Jakby tego było mało, po dwóch latach należy znowu wypełnić taką deklarację. W przeciwnym razie pracodawca ma ponownie obowiązek zapisania pracownika do PPK.
Składka wyniesie 2 procent pensji netto z możliwością dobrowolnego podniesienia jej o kolejne 2 procent. Z kolei pracodawca będzie zobligowany do wpłacania 1,5 procent wynagrodzenia pracownika z opcją dołożenia kolejnych 2,5 procent. Na zachętę państwo dołoży jakieś drobne (ostatnio wspominano o premii na start 250 zł).
Środkami ma zarządzać Polski Fundusz Rozwoju kierowany przez Pawła Borysa.
Tutaj możecie zapoznać się z najnowszą rozmową z nim na temat PPK.
Z czasem wzrośnie liczba opcji wyboru strategii i podmiotów zarządzających kapitałem.
Więcej o PPK znajdziecie w prezentacji wicepremiera Morawieckiego.
MOJE WĄTPLIWOŚCI
Moim zdaniem brzmi to wszystko zawile i niejasno. Nie rozumiem wielu rzeczy - na przykład dlaczego używa się tej samej nazwy IKZE w stosunku do dwóch różnych produktów, czyli obecnie funkcjonującego w ramach III filaru i do nowego, powstałego na bazie OFE.
Wynika z tego, że będą dwa oddzielne IKZE, stare i nowe.

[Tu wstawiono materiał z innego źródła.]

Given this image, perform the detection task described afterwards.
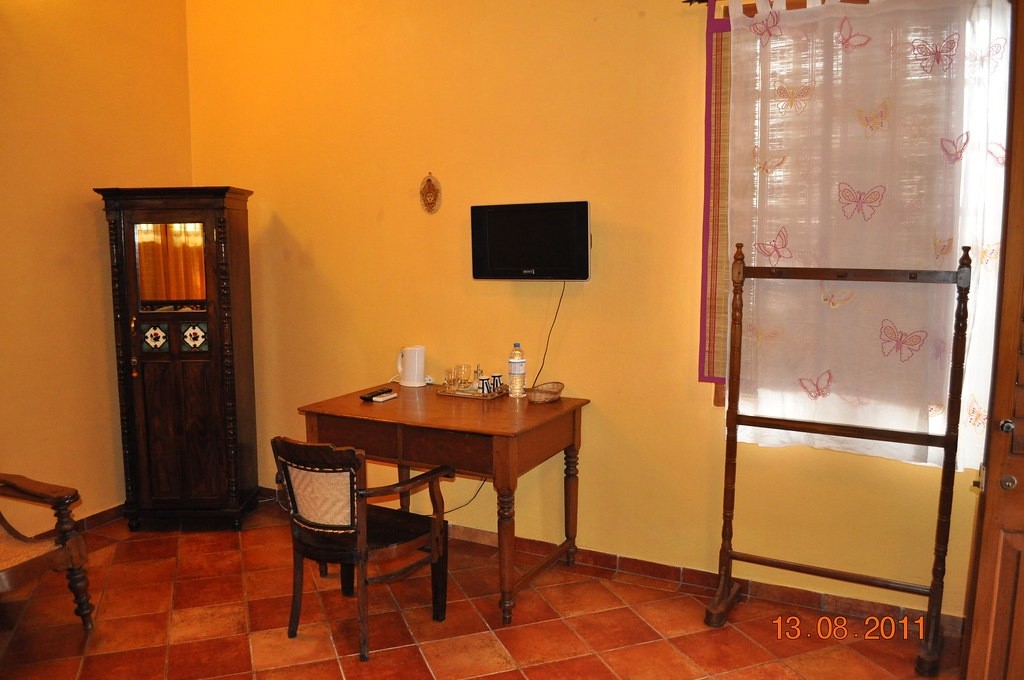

Tymczasem według obecnych przepisów możemy posiadać tylko jeden rachunek IKZE i jeden rachunek IKE.
Poza tym planowane ograniczenia w dostępie do pieniędzy zgromadzonych w III filarze (na razie tych z OFE) skłaniają do podejrzeń, że podobne ruchy zostaną wykonane wobec obecnych rachunków IKE i IKZE.
Nadal czekamy na szczegóły i konkretne ustawy, ale osobiście jakoś nie czuję się zachęcony do kolejnych wpłat na IKE czy IKZE.
Nie rozumiem też, czemu ludzie mieliby uwierzyć teraz w PPK po zdemolowaniu OFE. Poza tym PFR nie ma żadnego doświadczenia w długoterminowym zarządzaniu kapitałem.
A jakie jest Wasze zdanie?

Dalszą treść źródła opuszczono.